I wish I could go on to tell you my solution, the remedy or how-to guide on healing your gut. But if you’re like me, and read everything you can pertaining to the gut, you’ll already know there isn’t one. There is no magic fix. No one-size fits all solution.
What I can share is some insight into the four things I changed last year. These four things (I think) played a big role in healing my gut, and they all have one unsurprising common thread… more of the “good things.”
So the first thing was to live by the mantra “variety, variety, variety.” Of all the good foods I could eat, I ate them all. This primarily meant eating different vegetables, grains, nuts and seeds, and was all about getting as many “good things” into my body as possible. You’d be surprised how many foods you forget you can eat, and equally amazed by the newly researched foods you’ll find green on the Monash FODMAP app… A couple of slices of beetroot, tigernuts, millet, a quarter cup of lentils, radicchio (check out my radicchio salad recipe here), 15 grams of artichoke, a quarter cup of butternut squash, 10 activated cashews, and the list goes on.
The next thing I did was dose up on vegetables. I already ate a lot of vegetables but I increased it – the quantity and frequency – and thus ate less meat, dairy and non-veg carbs in the process. This wasn’t easy, particularly when feeling limited by FODMAPs. But I had a mantra to help that.
I also turned to organic foods where possible, mostly with vegetables, meat and eggs. Luckily with a lovely Sunday farmers market up the road, this hasn’t been too onerous, but it does need to take some budgeting into consideration.
Lastly, I gave the “good things” a boost. This came in the form of 1) supplements tailored to my needs (easy-peasy, with the help of my ace GP), and 2) an increase in naturally present prebiotics and probiotics (extremely challenging, as many of these are high in FODMAPs).

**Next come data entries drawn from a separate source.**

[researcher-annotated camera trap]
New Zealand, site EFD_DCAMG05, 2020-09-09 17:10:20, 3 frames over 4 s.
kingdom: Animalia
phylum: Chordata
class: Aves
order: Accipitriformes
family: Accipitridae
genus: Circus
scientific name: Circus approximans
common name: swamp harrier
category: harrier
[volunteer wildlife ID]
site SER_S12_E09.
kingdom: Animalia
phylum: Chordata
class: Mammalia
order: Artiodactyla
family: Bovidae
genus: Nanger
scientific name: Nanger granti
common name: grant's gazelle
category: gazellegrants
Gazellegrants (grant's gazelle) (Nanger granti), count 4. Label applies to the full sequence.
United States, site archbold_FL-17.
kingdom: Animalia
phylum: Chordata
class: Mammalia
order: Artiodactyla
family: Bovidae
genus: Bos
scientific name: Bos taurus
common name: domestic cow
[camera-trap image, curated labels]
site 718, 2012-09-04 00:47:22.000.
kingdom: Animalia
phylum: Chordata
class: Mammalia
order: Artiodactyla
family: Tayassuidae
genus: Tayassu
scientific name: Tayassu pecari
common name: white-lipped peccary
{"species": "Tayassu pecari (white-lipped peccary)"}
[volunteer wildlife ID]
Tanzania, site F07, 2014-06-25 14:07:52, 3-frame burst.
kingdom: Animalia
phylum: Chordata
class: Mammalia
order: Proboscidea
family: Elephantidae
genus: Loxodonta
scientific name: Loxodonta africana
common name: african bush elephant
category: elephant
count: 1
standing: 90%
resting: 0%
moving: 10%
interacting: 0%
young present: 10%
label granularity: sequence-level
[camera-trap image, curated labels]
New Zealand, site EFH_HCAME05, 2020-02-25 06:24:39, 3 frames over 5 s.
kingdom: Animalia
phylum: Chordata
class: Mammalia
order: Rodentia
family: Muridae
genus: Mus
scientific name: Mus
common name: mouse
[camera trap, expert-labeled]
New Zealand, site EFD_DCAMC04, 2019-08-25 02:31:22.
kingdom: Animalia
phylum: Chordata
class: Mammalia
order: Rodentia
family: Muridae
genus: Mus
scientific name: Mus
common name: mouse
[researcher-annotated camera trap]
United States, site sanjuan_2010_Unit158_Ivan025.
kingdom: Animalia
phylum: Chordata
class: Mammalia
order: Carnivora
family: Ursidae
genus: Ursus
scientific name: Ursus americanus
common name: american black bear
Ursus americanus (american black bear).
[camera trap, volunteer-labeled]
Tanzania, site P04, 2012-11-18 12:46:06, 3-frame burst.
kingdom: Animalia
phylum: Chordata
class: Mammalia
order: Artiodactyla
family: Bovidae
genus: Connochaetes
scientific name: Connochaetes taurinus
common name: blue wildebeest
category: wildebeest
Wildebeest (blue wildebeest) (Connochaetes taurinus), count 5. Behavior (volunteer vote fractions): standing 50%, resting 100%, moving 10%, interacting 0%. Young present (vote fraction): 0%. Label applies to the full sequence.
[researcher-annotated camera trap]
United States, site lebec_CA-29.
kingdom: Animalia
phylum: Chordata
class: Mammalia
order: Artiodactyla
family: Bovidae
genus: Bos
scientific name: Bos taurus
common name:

So is my gut healed? Do I eat whatever I want? I don’t think I’m there yet, and nor do I think I will be eating onion anytime soon. This has been a long slog and I’m not letting anything come between me and my healing gut. But do I feel good? Hell yeah. The best yet, and life already seems a little easier…
What have you changed to help your gut? I’d love to hear your story.
I owe a lot of credit to my ‘holistic-minded’ GP for this, so feel free to get in touch should you like a recommendation.
I hope you enjoy this cake, it’s amazingly soft, citrusy and an all-round crowdpleaser, and it’s still gluten free and low FODMAP!
Orange and Poppy Seed Layer Cake with Cream Cheese Frosting
1 whole orange, skin and all, roughly chopped
1/2 cup caster sugar
1 1/4 cup white rice flour
1/4 cup tapioca starch
2 tsp gluten free baking powder
2 tbsp poppy seeds
110g unsalted butter, cubed and softened
110g yoghurt of choice
Preheat oven to 170C and grease and line your cake tins. For the layer cake pictured I used three small 12cm cake tins. You could also use two medium (15-18cm) tins or one larger (20-23cm) cake tin.
Begin by pureeing the orange in a food processor, and set aside. Beat the eggs and sugar until light and fluffy. Sift in the flours and baking powder, add the butter and poppy seeds, and beat until you have a smooth mixture. Fold the yoghurt and pureed orange in until just combined. Pour mixture into the cake tins and bake for 45 minutes, or until a skewer comes out clean. If you’re using larger cake tins, you may need to bake for up to 60 minutes – just use the skewer to check.
If you’re creating a layer cake, allow the cakes to fully cool on a wire rack and prepare the frosting by beating all the ingredients together. With a sharp serrated knife, slice off the tops of each cake where it has domed in the baking process – be sure to keep these off-cuts for cake-assembling-snacking ;). Smear the frosting on each layer, stacking as you go. And if you’re feeling adventurous, create a ‘naked cake’ by covering the outside with frosting and scraping it back so you can see parts of the cake.